▸ **What to do**
The full set of entries needs to be reproduced exactly.

Extracted data entries
########################################

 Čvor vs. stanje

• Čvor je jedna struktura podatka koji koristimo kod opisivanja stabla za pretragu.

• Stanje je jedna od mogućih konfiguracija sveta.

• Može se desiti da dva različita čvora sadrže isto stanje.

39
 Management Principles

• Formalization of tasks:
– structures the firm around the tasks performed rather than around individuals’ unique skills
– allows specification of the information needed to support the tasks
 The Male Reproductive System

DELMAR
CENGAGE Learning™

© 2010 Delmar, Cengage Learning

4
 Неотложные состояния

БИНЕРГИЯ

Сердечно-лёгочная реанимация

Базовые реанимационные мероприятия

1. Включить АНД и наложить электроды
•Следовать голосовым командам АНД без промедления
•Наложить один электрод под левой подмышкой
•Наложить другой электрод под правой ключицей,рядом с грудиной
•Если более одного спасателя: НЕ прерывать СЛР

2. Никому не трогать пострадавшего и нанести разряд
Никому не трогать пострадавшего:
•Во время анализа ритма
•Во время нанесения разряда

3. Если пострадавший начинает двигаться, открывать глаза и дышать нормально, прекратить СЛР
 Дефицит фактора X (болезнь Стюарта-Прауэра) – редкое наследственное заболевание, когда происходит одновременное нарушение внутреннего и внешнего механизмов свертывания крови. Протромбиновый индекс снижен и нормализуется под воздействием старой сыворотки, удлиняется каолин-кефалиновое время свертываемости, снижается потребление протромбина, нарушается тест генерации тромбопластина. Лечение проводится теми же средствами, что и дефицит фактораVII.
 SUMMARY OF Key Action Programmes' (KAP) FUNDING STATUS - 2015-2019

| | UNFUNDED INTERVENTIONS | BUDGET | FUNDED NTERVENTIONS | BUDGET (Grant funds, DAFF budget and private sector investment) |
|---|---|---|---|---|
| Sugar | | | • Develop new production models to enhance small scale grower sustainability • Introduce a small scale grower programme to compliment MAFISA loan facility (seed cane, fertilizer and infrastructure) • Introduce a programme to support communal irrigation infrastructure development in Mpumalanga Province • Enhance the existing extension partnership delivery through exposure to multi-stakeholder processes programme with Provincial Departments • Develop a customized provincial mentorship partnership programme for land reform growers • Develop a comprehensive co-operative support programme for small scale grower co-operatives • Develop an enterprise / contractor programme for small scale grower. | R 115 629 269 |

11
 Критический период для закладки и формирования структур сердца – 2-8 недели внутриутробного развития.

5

########################################

▸ **Completed exercise**
 Čvor vs. stanje

• Čvor je jedna struktura podatka koji koristimo kod opisivanja stabla za pretragu.

• Stanje je jedna od mogućih konfiguracija sveta.

• Može se desiti da dva različita čvora sadrže isto stanje.

39
 Management Principles

• Formalization of tasks:
– structures the firm around the tasks performed rather than around individuals’ unique skills
– allows specification of the information needed to support the tasks
 The Male Reproductive System

DELMAR
CENGAGE Learning™

© 2010 Delmar, Cengage Learning

4
 Неотложные состояния

БИНЕРГИЯ

Сердечно-лёгочная реанимация

Базовые реанимационные мероприятия

1. Включить АНД и наложить электроды
•Следовать голосовым командам АНД без промедления
•Наложить один электрод под левой подмышкой
•Наложить другой электрод под правой ключицей,рядом с грудиной
•Если более одного спасателя: НЕ прерывать СЛР

2. Никому не трогать пострадавшего и нанести разряд
Никому не трогать пострадавшего:
•Во время анализа ритма
•Во время нанесения разряда

3. Если пострадавший начинает двигаться, открывать глаза и дышать нормально, прекратить СЛР
 Дефицит фактора X (болезнь Стюарта-Прауэра) – редкое наследственное заболевание, когда происходит одновременное нарушение внутреннего и внешнего механизмов свертывания крови. Протромбиновый индекс снижен и нормализуется под воздействием старой сыворотки, удлиняется каолин-кефалиновое время свертываемости, снижается потребление протромбина, нарушается тест генерации тромбопластина. Лечение проводится теми же средствами, что и дефицит фактораVII.
 SUMMARY OF Key Action Programmes' (KAP) FUNDING STATUS - 2015-2019

| | UNFUNDED INTERVENTIONS | BUDGET | FUNDED NTERVENTIONS | BUDGET (Grant funds, DAFF budget and private sector investment) |
|---|---|---|---|---|
| Sugar | | | • Develop new production models to enhance small scale grower sustainability • Introduce a small scale grower programme to compliment MAFISA loan facility (seed cane, fertilizer and infrastructure) • Introduce a programme to support communal irrigation infrastructure development in Mpumalanga Province • Enhance the existing extension partnership delivery through exposure to multi-stakeholder processes programme with Provincial Departments • Develop a customized provincial mentorship partnership programme for land reform growers • Develop a comprehensive co-operative support programme for small scale grower co-operatives • Develop an enterprise / contractor programme for small scale grower. | R 115 629 269 |

11
 Критический период для закладки и формирования структур сердца – 2-8 недели внутриутробного развития.

5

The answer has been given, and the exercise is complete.